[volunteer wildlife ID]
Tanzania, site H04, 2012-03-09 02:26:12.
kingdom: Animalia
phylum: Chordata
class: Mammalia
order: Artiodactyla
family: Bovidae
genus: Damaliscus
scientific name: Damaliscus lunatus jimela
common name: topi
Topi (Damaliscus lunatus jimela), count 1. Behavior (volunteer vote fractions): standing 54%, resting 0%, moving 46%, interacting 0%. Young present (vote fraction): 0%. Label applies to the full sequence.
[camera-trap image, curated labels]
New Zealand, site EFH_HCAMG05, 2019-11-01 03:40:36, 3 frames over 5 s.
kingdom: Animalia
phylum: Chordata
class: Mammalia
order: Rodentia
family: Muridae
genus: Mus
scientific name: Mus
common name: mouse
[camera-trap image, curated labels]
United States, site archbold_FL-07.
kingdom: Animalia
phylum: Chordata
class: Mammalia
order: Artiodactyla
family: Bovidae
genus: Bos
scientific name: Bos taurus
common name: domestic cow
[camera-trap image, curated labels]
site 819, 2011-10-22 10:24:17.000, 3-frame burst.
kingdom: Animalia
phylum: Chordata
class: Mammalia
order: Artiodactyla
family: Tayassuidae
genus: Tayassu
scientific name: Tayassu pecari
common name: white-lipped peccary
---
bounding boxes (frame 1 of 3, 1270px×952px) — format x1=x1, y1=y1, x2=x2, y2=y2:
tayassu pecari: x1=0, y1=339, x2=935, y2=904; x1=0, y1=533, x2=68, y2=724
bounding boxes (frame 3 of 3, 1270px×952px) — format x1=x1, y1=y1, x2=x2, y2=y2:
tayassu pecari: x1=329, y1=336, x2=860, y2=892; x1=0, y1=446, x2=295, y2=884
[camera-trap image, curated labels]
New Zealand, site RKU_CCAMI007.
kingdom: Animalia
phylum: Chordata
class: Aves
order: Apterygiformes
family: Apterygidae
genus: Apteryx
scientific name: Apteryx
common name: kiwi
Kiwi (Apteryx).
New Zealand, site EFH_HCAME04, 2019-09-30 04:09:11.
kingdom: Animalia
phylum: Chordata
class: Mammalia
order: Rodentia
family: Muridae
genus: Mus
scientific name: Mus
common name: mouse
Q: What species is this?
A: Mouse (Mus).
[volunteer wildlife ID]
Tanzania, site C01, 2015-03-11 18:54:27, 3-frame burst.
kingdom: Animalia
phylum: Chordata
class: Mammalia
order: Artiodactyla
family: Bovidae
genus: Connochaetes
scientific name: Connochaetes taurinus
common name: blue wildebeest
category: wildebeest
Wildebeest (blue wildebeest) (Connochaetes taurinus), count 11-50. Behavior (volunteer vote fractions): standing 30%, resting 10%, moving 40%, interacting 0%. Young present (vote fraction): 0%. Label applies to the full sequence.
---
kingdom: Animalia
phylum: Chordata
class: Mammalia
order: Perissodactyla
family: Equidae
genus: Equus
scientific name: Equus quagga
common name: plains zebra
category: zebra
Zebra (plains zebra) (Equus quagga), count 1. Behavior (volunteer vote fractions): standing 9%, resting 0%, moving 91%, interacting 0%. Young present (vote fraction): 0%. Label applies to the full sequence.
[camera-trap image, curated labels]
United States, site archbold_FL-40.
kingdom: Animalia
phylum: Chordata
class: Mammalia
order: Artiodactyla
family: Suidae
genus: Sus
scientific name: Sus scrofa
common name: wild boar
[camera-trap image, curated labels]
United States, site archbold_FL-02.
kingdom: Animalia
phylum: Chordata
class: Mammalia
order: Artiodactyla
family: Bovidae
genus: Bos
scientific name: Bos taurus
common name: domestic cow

━━━━━━━━━━━━━━━━━━━━

*Task instructions*
Top to bottom, set down the entries above word for word.

*Your response*
[volunteer wildlife ID]
Tanzania, site H04, 2012-03-09 02:26:12.
kingdom: Animalia
phylum: Chordata
class: Mammalia
order: Artiodactyla
family: Bovidae
genus: Damaliscus
scientific name: Damaliscus lunatus jimela
common name: topi
Topi (Damaliscus lunatus jimela), count 1. Behavior (volunteer vote fractions): standing 54%, resting 0%, moving 46%, interacting 0%. Young present (vote fraction): 0%. Label applies to the full sequence.
[camera-trap image, curated labels]
New Zealand, site EFH_HCAMG05, 2019-11-01 03:40:36, 3 frames over 5 s.
kingdom: Animalia
phylum: Chordata
class: Mammalia
order: Rodentia
family: Muridae
genus: Mus
scientific name: Mus
common name: mouse
[camera-trap image, curated labels]
United States, site archbold_FL-07.
kingdom: Animalia
phylum: Chordata
class: Mammalia
order: Artiodactyla
family: Bovidae
genus: Bos
scientific name: Bos taurus
common name: domestic cow
[camera-trap image, curated labels]
site 819, 2011-10-22 10:24:17.000, 3-frame burst.
kingdom: Animalia
phylum: Chordata
class: Mammalia
order: Artiodactyla
family: Tayassuidae
genus: Tayassu
scientific name: Tayassu pecari
common name: white-lipped peccary
---
bounding boxes (frame 1 of 3, 1270px×952px) — format x1=x1, y1=y1, x2=x2, y2=y2:
tayassu pecari: x1=0, y1=339, x2=935, y2=904; x1=0, y1=533, x2=68, y2=724
bounding boxes (frame 3 of 3, 1270px×952px) — format x1=x1, y1=y1, x2=x2, y2=y2:
tayassu pecari: x1=329, y1=336, x2=860, y2=892; x1=0, y1=446, x2=295, y2=884
[camera-trap image, curated labels]
New Zealand, site RKU_CCAMI007.
kingdom: Animalia
phylum: Chordata
class: Aves
order: Apterygiformes
family: Apterygidae
genus: Apteryx
scientific name: Apteryx
common name: kiwi
Kiwi (Apteryx).
New Zealand, site EFH_HCAME04, 2019-09-30 04:09:11.
kingdom: Animalia
phylum: Chordata
class: Mammalia
order: Rodentia
family: Muridae
genus: Mus
scientific name: Mus
common name: mouse
Q: What species is this?
A: Mouse (Mus).
[volunteer wildlife ID]
Tanzania, site C01, 2015-03-11 18:54:27, 3-frame burst.
kingdom: Animalia
phylum: Chordata
class: Mammalia
order: Artiodactyla
family: Bovidae
genus: Connochaetes
scientific name: Connochaetes taurinus
common name: blue wildebeest
category: wildebeest
Wildebeest (blue wildebeest) (Connochaetes taurinus), count 11-50. Behavior (volunteer vote fractions): standing 30%, resting 10%, moving 40%, interacting 0%. Young present (vote fraction): 0%. Label applies to the full sequence.
---
kingdom: Animalia
phylum: Chordata
class: Mammalia
order: Perissodactyla
family: Equidae
genus: Equus
scientific name: Equus quagga
common name: plains zebra
category: zebra
Zebra (plains zebra) (Equus quagga), count 1. Behavior (volunteer vote fractions): standing 9%, resting 0%, moving 91%, interacting 0%. Young present (vote fraction): 0%. Label applies to the full sequence.
[camera-trap image, curated labels]
United States, site archbold_FL-40.
kingdom: Animalia
phylum: Chordata
class: Mammalia
order: Artiodactyla
family: Suidae
genus: Sus
scientific name: Sus scrofa
common name: wild boar
[camera-trap image, curated labels]
United States, site archbold_FL-02.
kingdom: Animalia
phylum: Chordata
class: Mammalia
order: Artiodactyla
family: Bovidae
genus: Bos
scientific name: Bos taurus
common name: domestic cow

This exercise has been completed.